If S1 crashes, its locked objects became orphans, as explained before, in S2,
where the client can go and adopt them.

Of course, as they are peers, the same goes the other way.

Now, what happens when, after S1 crashed, it comes back again? It sends a SYNC
command to S2, telling that he wants to syncronize its locks, so S2 gives it a
list of the objects it has locked and from then on they talk as usual.


The main problem is when the communication between servers is lost, but
neither crash: that way clients can still talk to them, but they can't talk to
each other. This is worst than both crashing, because it means that two
clients can grab the same lock. It's also the harder to fix, and this is why
most fault tolerant things have those weird designs and backend special
connections.

What we do in this case is called 'The Great Poncio', it means that we rely
the decision to another program determined (and probably written) by the
administrator, because he's the one with knowledge about the network layout
and how to determine the best action course. Pretty much like in the old roman
ages, it decides whether the server lives, or dies.


Protocol specification
----------------------

The main structure of the command header is:

    0                   1                   2                   3
    0 1 2 3 4 5 6 7 8 9 0 1 2 3 4 5 6 7 8 9 0 1 2 3 4 5 6 7 8 9 0 1
   +-+-+-+-+-+-+-+-+-+-+-+-+-+-+-+-+-+-+-+-+-+-+-+-+-+-+-+-+-+-+-+-+
   |Version|    Op. Code   |            Lenght                     |
   +-+-+-+-+-+-+-+-+-+-+-+-+-+-+-+-+-+-+-+-+-+-+-+-+-+-+-+-+-+-+-+-+


Overall, the header takes 32 bits: 4 for the version, 8 for the operation
code, and 20 for the payload lenght.

After the header, a payload of the given lenght follows (and, logically, 0
lenght means no payload); its content changes according the operation, but in
most cases refer to a string which identifies the object to block univocally.
The maximum payload size is (2^20 - 1) = 1048575 bytes = 1 Mb, which is really
much more than we need.

The following operations are defined:

Name			Code	Description
REQ_ACQ_LOCK		1	Request to acquire a lock
REQ_REL_LOCK		2	Request to release a lock
REQ_TRY_LOCK		3	Request to attempt to acquire a lock
REQ_PING		4	Ping request
REQ_ADOPT		5	Request to adopt an orphan lock
REQ_SYNC		6	Syncronize request for inter-server operation

REP_LOCK_ACQUIRED	128	The lock has been acquired
REP_LOCK_WBLOCK		129	The operation would block
REP_LOCK_RELEASED	130	The lock has been released
REP_PONG		131	Ping response
REP_ACK			132	Generic acknowledge response
REP_ERR			133	Generic error response
REP_SYNC		134	Syncronize reply for inter-server operation


For the following operations: 
	REQ_ACQ_LOCK
	REQ_REL_LOCK
	REQ_TRY_LOCK
	REQ_ADOPT
	REP_ACK (in response to the four previous requests)
	REP_ERR (in response to the four previous requests)
	REP_LOCK_ACQUIRED
	REP_LOCK_WBLOCK
	REP_LOCK_RELEASED

the payload is a null-terminated string identifying univocally the object
involved.

For REQ_SYNC, no payload is used, and REP_SYNC payload contains all the locked
object's null-terminated strings (ie. "obj 1\0obj 2\0obj3\0").

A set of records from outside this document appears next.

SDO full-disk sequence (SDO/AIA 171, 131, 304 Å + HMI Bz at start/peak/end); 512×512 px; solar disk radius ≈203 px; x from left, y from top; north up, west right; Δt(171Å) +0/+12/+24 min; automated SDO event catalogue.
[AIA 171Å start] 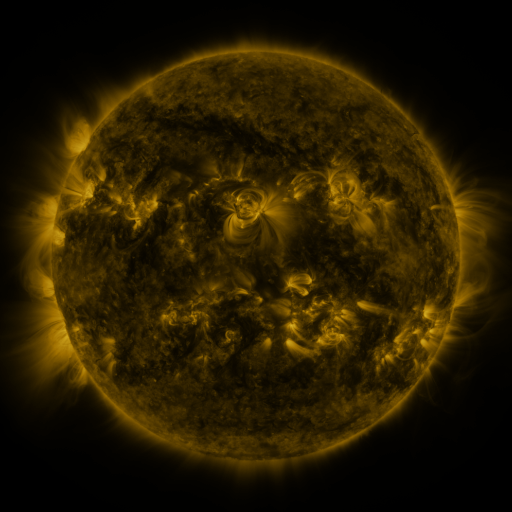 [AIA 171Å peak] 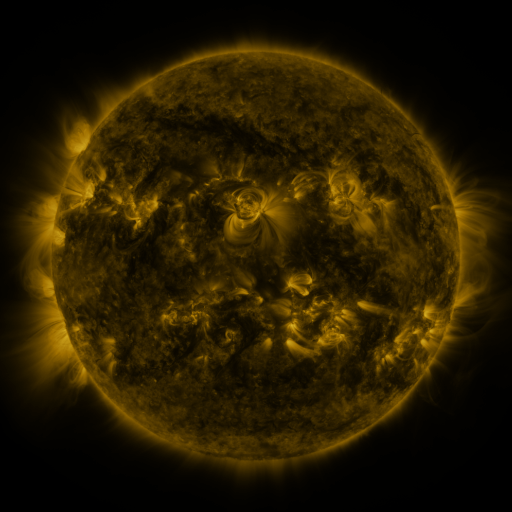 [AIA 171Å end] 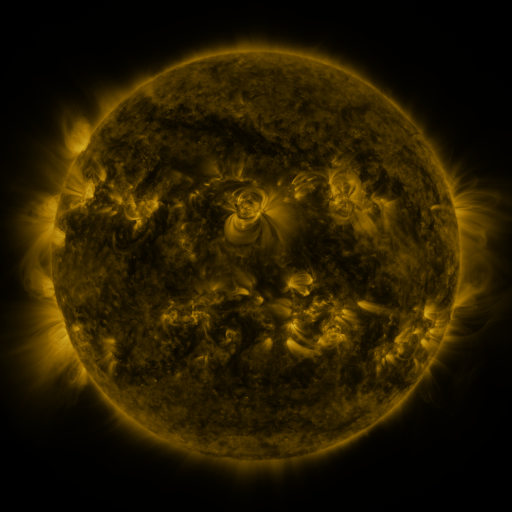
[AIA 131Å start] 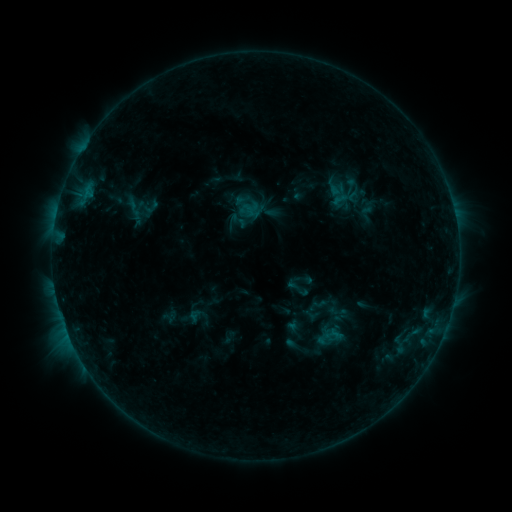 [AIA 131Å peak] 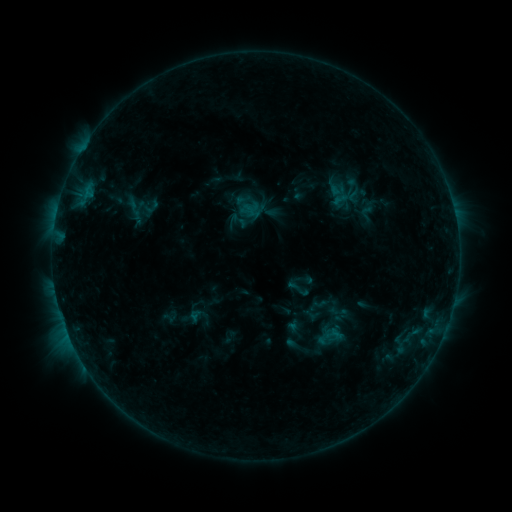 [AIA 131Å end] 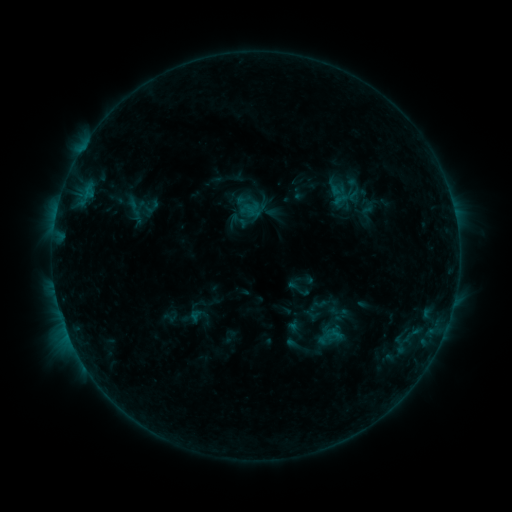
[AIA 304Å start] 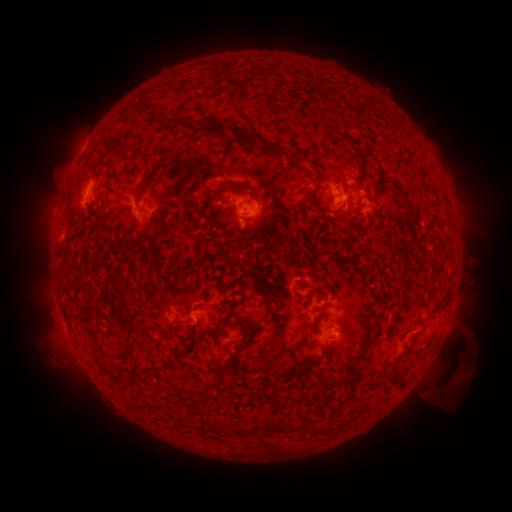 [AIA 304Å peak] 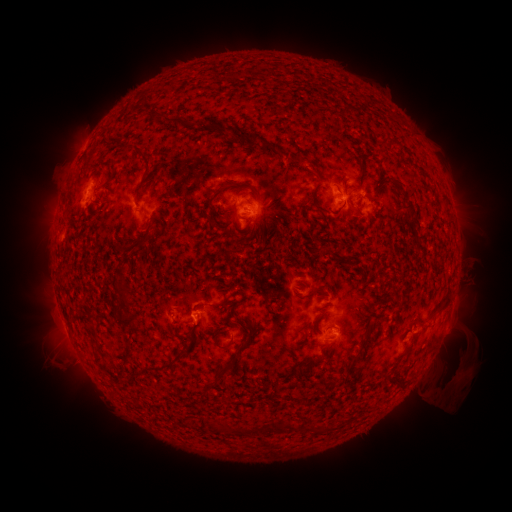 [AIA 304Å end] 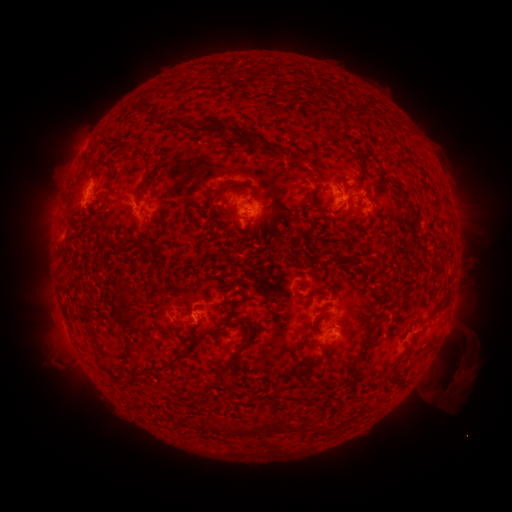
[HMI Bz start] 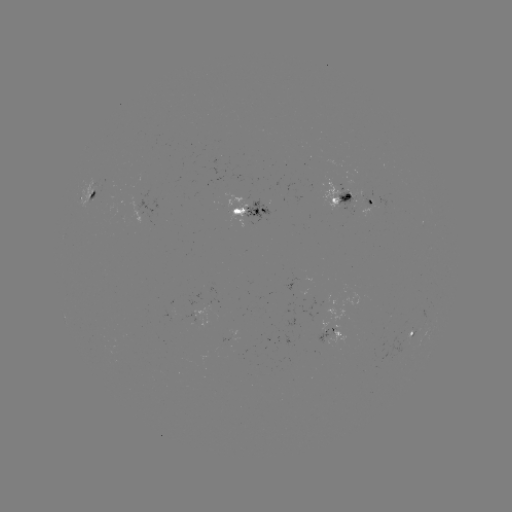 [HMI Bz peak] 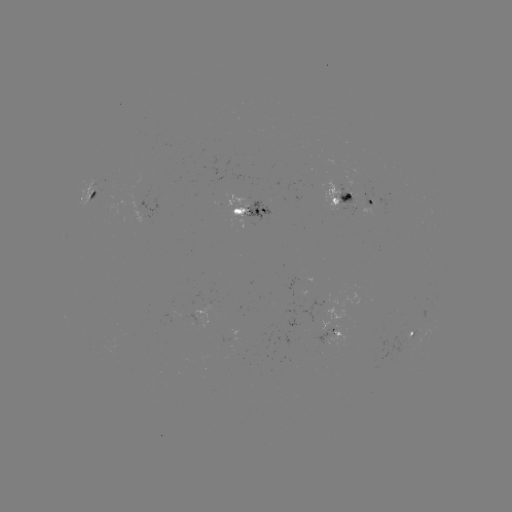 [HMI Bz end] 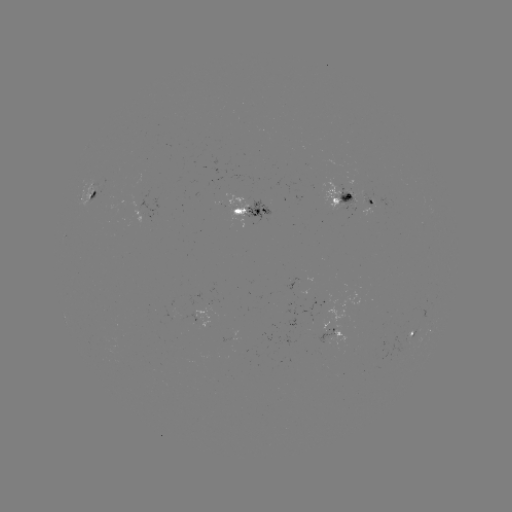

no catalogued flare and no flagged EUV brightening in this window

For REQ_PING the payload can be any arbitrary string that returned untouched
in REP_SYNC.


The possible response to commands are:

Command		Valid responses
REQ_ACQ_LOCK	REP_ACK, REP_LOCK_ACQUIRED
REQ_REL_LOCK	REP_LOCK_RELEASED
REQ_TRY_LOCK	REP_LOCK_ACQUIRED, REP_LOCK_WBLOCK
REQ_PING	REP_PONG
REQ_ADOPT	REP_ACK
REQ_SYNC	REP_SYNC

Note that REP_ERR is always a valid response, and it always indicates an error
on the request (ie. if you tried to unlock an object that wasn't locked).